Ich schließe vor Schmerz die Augen und schmiede einen Plan: Etwa einen Kilometer entfernt liegt das Dorf Börfink am Weg. Dort will ich die Wunde reinigen und abwarten, ob sich das lädierte Knie beruhigt. Also schultere ich wieder meinen Rucksack und humple los. Im Schneckentempo geht es durch den Wald, aber ich bin froh, dass ich mich überhaupt noch allein fortbewegen kann.
Als ich nach einer qualvollen halben Stunde endlich den Ort erreiche, stoße ich glücklicherweise sofort auf eine Art Gemeindehaus mit öffentlichen Toiletten und einem Rastplatz. Die Schmerzen in meinem Knie sind jetzt erträglich, doch ich weiß, dass ich nur schwer wieder hochkommen werde, sobald ich mich einmal hingesetzt habe. So fülle ich erst meine Wasserflaschen auf, bevor ich mich auf einer Bank im Schatten niederlasse. Dann reinige ich mit zusammengebissenen Zähnen die Wunde mit kaltem Wasser. Meine Notfallapotheke ist minimal: Ibuprofen gegen Kopf- und Gelenkschmerzen, ein paar Antibiotika für den Notfall, Immodium gegen Durchfall, ein paar Pflaster. Aber auch eine kleine Tube Jodsalbe, die jetzt an meinem Knie zum Einsatz kommt.

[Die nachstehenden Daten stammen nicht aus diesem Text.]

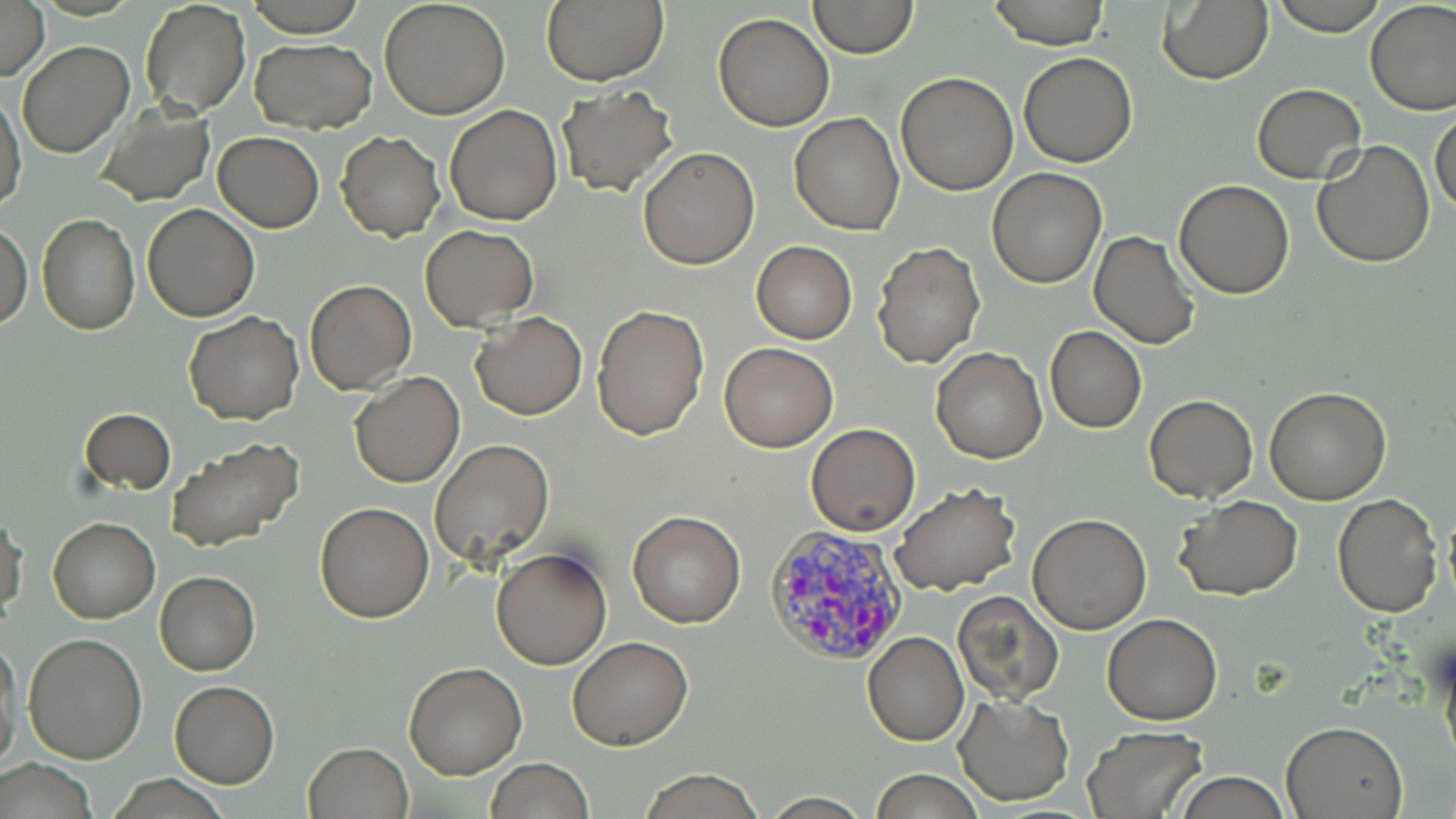
Summary:
  - Coordinate format: approximate bounding boxes as [x1, y1, x2, y2] in pixels
  - Uninfected red blood cell locations: [0, 0, 49, 82], [138, 0, 252, 120], [244, 0, 368, 36], [380, 0, 511, 118], [807, 0, 918, 58], [988, 0, 1110, 48], [1275, 0, 1386, 35], [1365, 0, 1456, 115], [540, 1, 670, 86], [1159, 2, 1274, 84], [713, 12, 835, 131], [250, 38, 376, 132], [17, 40, 135, 157], [1018, 52, 1139, 167], [895, 71, 1018, 193], [1250, 83, 1368, 183], [555, 85, 678, 198], [1, 86, 25, 216], [94, 104, 215, 205], [444, 104, 563, 224], [1431, 107, 1456, 218], [789, 112, 904, 234], [336, 130, 446, 241], [214, 131, 324, 232], [1311, 140, 1437, 267], [638, 146, 759, 268], [987, 167, 1107, 288], [1173, 180, 1294, 298], [142, 204, 259, 322], [37, 215, 141, 335], [0, 222, 31, 329], [420, 223, 539, 330], [1088, 230, 1199, 349], [751, 241, 857, 343], [874, 241, 984, 367], [303, 279, 416, 395], [591, 302, 709, 439], [185, 311, 304, 425], [469, 312, 588, 420], [1045, 326, 1147, 432], [719, 342, 837, 452], [931, 347, 1048, 463], [350, 372, 464, 488], [1265, 386, 1390, 504], [1145, 394, 1258, 501], [79, 408, 176, 494], [805, 422, 920, 536], [166, 437, 305, 553], [430, 439, 555, 565], [891, 485, 1021, 596], [1332, 493, 1443, 617], [1176, 495, 1302, 601], [315, 501, 435, 622], [627, 509, 746, 628], [1, 510, 26, 623], [1027, 513, 1152, 634], [48, 517, 161, 622], [492, 546, 612, 669], [154, 571, 260, 675], [952, 589, 1067, 705], [1102, 613, 1223, 724], [862, 631, 969, 745], [22, 633, 148, 763], [567, 636, 693, 750], [1441, 640, 1456, 776], [0, 641, 20, 777], [404, 662, 527, 778], [168, 680, 280, 788], [953, 695, 1074, 804], [1279, 721, 1407, 818], [1082, 727, 1209, 817], [305, 742, 413, 819], [486, 757, 595, 818], [1, 760, 98, 818], [637, 767, 767, 819], [869, 768, 983, 819], [1174, 772, 1293, 818], [106, 775, 233, 817], [761, 794, 875, 818]
  - Plasmodium vivax-infected red blood cell locations: [767, 525, 916, 670]
  - Slide-level diagnosis: Plasmodium vivax
  - Image size: 1456×819 pixels
  - Field of view: single
  - Modality: optical microscopy
  - Magnification: 1000x
  - Stain: May-Grünwald-Giemsa
  - Preparation: thin blood smear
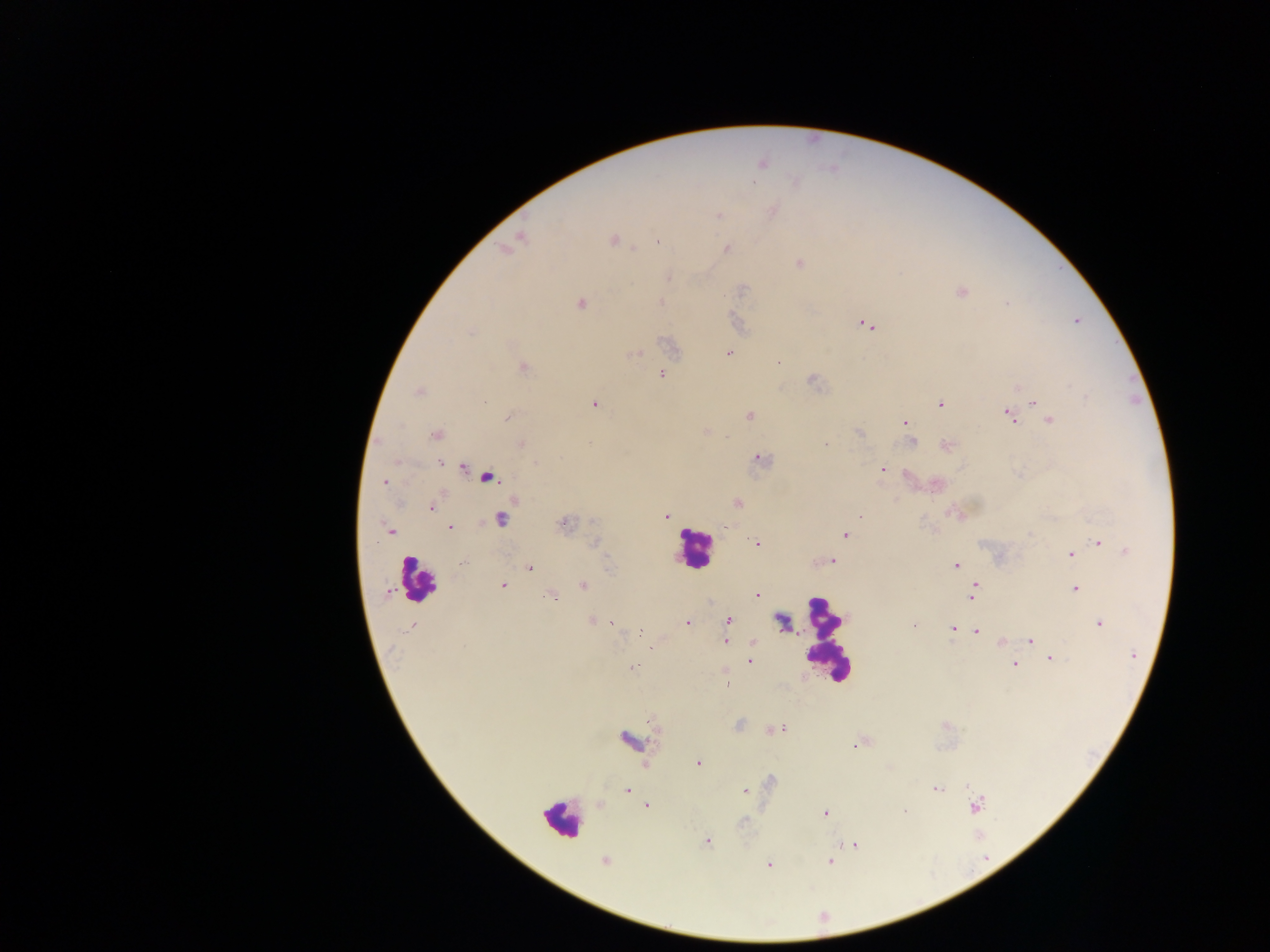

Nachdem die Wundversorgung erledigt ist, kommt das Mittagessen an die Reihe: Es ist zwar erst elf Uhr vormittags, aber ich möchte noch etwas Zeit gewinnen und koche mir ein Tütengericht auf meinem kleinen Gaskocher. Mit einer Portion »Nudeln Bolognese« im Magen und einem hochgelegten Knie sieht die Welt eine Stunde später schon ganz anders aus. Doch wie soll es jetzt weitergehen?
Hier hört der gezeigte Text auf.